Structural analog of sildenafil identified as a novel corrector of the F508del-CFTR trafficking defect

Renaud Robert*, Graeme W. Carlile, Catalin Pavel, Na Liu, Suzana M. Anjos, Jie Liao, Yishan Luo, Donglei Zhang, David Y. Thomas, John W. Hanrahan

*Corresponding author for this work

Research output: Contribution to journalArticlepeer-review

98 Scopus citations


The F508del mutation impairs trafficking of the cystic fibrosis transmembrane conductance regulator (CFTR) to the plasma membrane and results in a partially functional chloride channel that is retained in the endoplasmic reticulum and degraded. We recently used a novel high-throughput screening (HTS) assay to identify small-molecule correctors of F508del CFTR trafficking and found several classes of hits in a screen of 2000 compounds (Carlile et al., 2007). In the present study, we have extended the screen to 42,000 compounds and confirmed sildenafil as a corrector using this assay.
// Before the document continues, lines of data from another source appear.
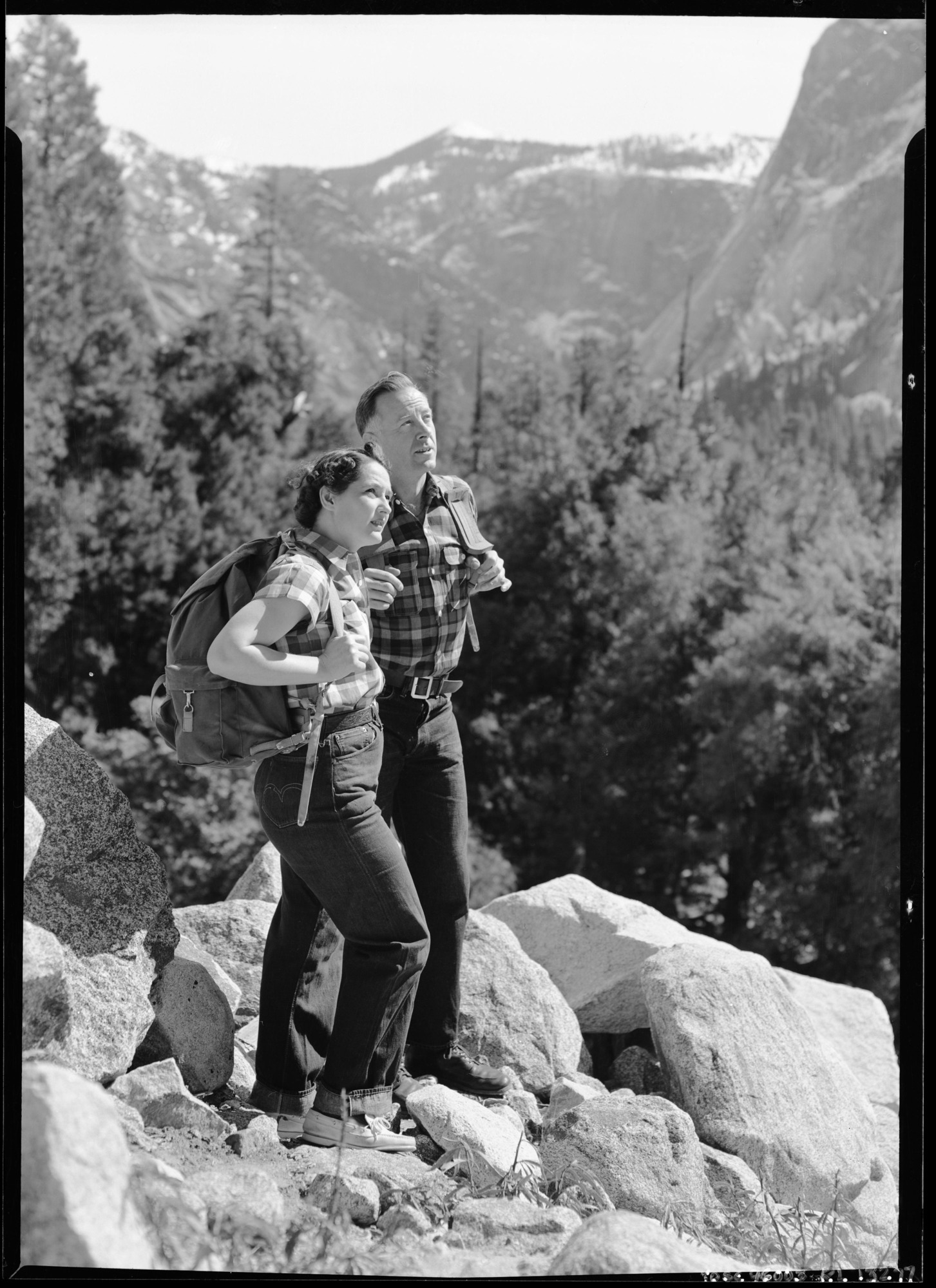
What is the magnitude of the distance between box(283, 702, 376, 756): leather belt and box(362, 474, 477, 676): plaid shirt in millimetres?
548

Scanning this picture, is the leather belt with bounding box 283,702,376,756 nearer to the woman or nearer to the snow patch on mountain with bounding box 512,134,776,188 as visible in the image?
the woman

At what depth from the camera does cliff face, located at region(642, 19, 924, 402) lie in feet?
97.9

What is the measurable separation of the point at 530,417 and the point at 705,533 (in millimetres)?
6959

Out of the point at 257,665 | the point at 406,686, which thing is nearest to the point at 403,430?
the point at 406,686

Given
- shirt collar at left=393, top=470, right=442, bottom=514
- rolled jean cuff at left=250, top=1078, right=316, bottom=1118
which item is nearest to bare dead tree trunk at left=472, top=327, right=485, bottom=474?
shirt collar at left=393, top=470, right=442, bottom=514

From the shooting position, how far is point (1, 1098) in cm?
313

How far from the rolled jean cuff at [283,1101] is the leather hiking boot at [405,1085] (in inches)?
12.6

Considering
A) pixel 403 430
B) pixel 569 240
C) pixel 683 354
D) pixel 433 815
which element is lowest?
pixel 433 815

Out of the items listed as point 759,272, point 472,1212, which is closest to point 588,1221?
point 472,1212

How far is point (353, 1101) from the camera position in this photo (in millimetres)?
3719

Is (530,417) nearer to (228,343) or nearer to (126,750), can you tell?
(228,343)

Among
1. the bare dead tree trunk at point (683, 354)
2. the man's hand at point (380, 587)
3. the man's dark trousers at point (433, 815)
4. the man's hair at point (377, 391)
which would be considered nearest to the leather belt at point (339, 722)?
the man's hand at point (380, 587)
We evaluated structural analogs of sildenafil and found that one such molecule called KM11060 (7-chloro-4-{4-[(4-chlorophenyl) sulfonyl] piperazino}quinoline) was surprisingly potent. It partially restored F508del trafficking and increased maturation significantly when baby hamster kidney (BHK) cells were treated with 10 nM for 24 h or 10 μM for 2 h. Partial correction was confirmed by the appearance of mature CFTR in Western blots and by using halide flux, patch-clamp, and short-circuit current measurements in unpolarized BHK cells, monolayers of human airway epithelial cells (CFBE41o-), and intestines isolated from F508del-CFTR mice (Cftrtm1Eur) treated ex vivo. Small-molecule correctors such as KM11060 may serve as useful pharmacological tools in studies of the F508del-CFTR processing defect and in the development of cystic fibrosis therapeutics.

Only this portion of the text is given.